-- Extracted text --
Despite its toxicity, the colourless, odourless carbon monoxide will form the basis for a new treatment to be tested among sicklers in Jamaica, and if found to be successful, could lead to a better life for sickle cell patients worldwide.
The treatment is being developed by Sangart Inc, a global biopharmaceutical company that produces life-saving medicines that targets oxygen-deprived tissues. After more than a decade of research, the company has combined the human haemoglobin with carbon monoxide to create MP4CO, and will be conducting trials in Jamaica, France and the United Kingdom to determine the efficacy of this treatment for humans.
Sickle cell disease is a genetic disorder which results in carriers developing abnormal haemoglobin molecules, thereby impacting on the transportation of oxygen to the various tissues. As a result of this, sicklers usually experience painful crisis and develop other conditions such as anaemia.

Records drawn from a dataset
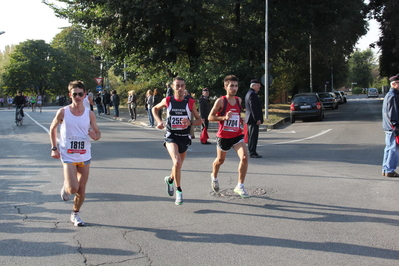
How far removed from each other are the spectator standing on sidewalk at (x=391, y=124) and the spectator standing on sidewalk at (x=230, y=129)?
301 cm

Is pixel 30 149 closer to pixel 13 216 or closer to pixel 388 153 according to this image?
pixel 13 216

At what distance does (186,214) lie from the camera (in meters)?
5.95

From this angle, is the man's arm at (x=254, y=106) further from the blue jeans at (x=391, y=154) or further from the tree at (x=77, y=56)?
the tree at (x=77, y=56)

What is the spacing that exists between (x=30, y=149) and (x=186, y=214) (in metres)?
8.67

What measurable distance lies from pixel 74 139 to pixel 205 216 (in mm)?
1918

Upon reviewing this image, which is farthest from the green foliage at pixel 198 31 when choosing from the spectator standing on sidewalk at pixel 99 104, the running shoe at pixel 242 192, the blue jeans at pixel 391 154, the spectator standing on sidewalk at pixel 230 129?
the running shoe at pixel 242 192

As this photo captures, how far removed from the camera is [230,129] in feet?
22.8

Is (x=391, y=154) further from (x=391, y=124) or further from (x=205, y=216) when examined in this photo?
(x=205, y=216)

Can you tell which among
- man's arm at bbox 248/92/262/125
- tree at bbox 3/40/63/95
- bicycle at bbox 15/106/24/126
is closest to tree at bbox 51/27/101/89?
tree at bbox 3/40/63/95

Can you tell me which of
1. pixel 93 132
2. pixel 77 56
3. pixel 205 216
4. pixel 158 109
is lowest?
pixel 205 216

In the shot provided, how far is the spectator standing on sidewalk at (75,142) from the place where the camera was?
17.5 feet

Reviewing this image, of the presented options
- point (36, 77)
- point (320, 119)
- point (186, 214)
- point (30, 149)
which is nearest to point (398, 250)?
point (186, 214)

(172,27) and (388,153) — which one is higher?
(172,27)

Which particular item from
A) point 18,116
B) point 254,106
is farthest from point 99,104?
point 254,106
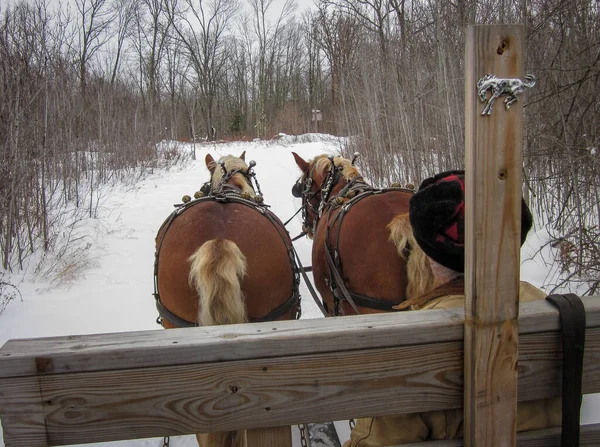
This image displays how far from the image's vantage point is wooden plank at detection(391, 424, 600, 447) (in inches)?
41.8

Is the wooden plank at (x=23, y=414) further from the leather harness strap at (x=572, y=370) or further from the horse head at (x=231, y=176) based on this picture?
the horse head at (x=231, y=176)

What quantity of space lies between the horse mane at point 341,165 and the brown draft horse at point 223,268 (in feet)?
3.72

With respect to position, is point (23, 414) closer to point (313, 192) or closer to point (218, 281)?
point (218, 281)

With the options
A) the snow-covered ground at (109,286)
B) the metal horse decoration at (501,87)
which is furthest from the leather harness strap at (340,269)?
the metal horse decoration at (501,87)

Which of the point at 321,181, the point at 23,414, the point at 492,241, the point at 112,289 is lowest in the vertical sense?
the point at 112,289

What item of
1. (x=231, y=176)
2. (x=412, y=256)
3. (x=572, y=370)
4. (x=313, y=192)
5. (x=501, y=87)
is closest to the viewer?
(x=501, y=87)

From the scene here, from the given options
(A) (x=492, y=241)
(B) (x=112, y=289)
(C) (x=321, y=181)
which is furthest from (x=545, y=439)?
(B) (x=112, y=289)

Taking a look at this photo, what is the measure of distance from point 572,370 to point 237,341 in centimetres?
78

-- Task statement --
Pick up the article on the carbon monoxide treatment for sickle cell disease after its final sentence and continue it.

-- Response for this exercise --
Head of the Sickle Cell Unit in Jamaica, Professor Marvin Reid, told the Observer that the unit agreed to the study due to the fact that treatment options for sickle cell patients are very limited. It is his hope that the drug will be found useful in the treatment of painful conditions or painful crisis that occurs with sickle cell disease.
"Currently, the treatment options are limited and could be described as basically supportive therapy. So what we do is that we treat you whenever it is that you have a complication, or there is an option of doing bone morrow transplant which is only done in first world countries. That in itself is considered to be experimental therapy because they don't have enough evidence currently as to its long term effect," he said.
"This company, Sangart, has developed a molecule which is the derivative of haemoglobin and what they have done is that they have attached to this haemoglobin molecule carbon monoxide, so that when you use or infuse this particular modecule into a human, what happens is that it releases some of this carbon monoxide and we think this is one mechanism or one method that it will use to induce some benefits in sickle cell," he explained.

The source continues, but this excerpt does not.